Thursday, October 13, 2005

Million Dollar Bullshit: Warning: Spoilers in here! I have to agree with you here. The stock characters were embarrassing, the film cliches were appalling, and the long shots of Eastwood, face partly shadowed, brooding, were a poor substitute for actual character and emotion in the role. I was disappointed with Clint's previous directorial effort (also much praised), Mystic River. It had the same sense of actors not inhabiting their characters, but going through the motions to work us through the plot, doing things with no other motivation than to, apparently, advance the story.
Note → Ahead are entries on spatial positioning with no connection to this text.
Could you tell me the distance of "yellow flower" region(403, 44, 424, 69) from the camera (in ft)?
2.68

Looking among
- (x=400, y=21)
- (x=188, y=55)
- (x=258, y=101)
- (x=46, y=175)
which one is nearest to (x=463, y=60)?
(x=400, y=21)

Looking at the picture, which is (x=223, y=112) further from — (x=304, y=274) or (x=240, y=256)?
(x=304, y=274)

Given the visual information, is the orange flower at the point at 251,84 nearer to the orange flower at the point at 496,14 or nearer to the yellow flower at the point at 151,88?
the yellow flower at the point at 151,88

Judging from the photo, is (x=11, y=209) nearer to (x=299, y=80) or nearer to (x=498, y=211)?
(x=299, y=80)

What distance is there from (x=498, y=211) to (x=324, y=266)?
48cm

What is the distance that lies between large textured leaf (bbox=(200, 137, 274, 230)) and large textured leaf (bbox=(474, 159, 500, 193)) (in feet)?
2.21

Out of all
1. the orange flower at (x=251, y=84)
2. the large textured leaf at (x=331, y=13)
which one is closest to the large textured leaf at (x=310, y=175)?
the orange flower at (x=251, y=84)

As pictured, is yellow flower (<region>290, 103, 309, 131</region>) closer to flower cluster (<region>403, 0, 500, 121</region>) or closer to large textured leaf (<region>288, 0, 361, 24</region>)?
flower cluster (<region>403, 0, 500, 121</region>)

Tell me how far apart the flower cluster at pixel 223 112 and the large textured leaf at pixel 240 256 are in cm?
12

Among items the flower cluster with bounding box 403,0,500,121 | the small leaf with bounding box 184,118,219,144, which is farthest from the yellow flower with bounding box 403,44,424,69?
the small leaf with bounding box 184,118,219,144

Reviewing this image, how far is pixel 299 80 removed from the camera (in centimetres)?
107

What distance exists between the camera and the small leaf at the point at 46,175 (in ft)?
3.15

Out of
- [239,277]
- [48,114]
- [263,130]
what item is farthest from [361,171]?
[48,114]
I called it emotional pornography at the time, and I think that's true of Million Dollar Baby, too. It's all formulaic -- the backstory, the foreshadowing, the characters -- intended to give your feelings a workout. But I felt very little for these characters, probably because they were thin as tissue paper. The gruff, brooding old trainer who keeps his hopeless protege at arms length and hides his heart in insults and sarcasm? See Merideth, Burgess, in the aforementioned Rocky. The wise-old-hand narrator, beaten down by circumstances, who provides the moral compass for the movie? As you said, Freeman can just Xerox his Shawshank character. And the fighter who paralyzes Maggie? She just has to be a dirty, remorseless violence machine, right? No way you'd want to, you know, complicate that with any human emotions, would you? It's just lazy film making, honestly. I need a little more than this to get interested in the characters, to give a crap whether Clint pulls the plug at the end.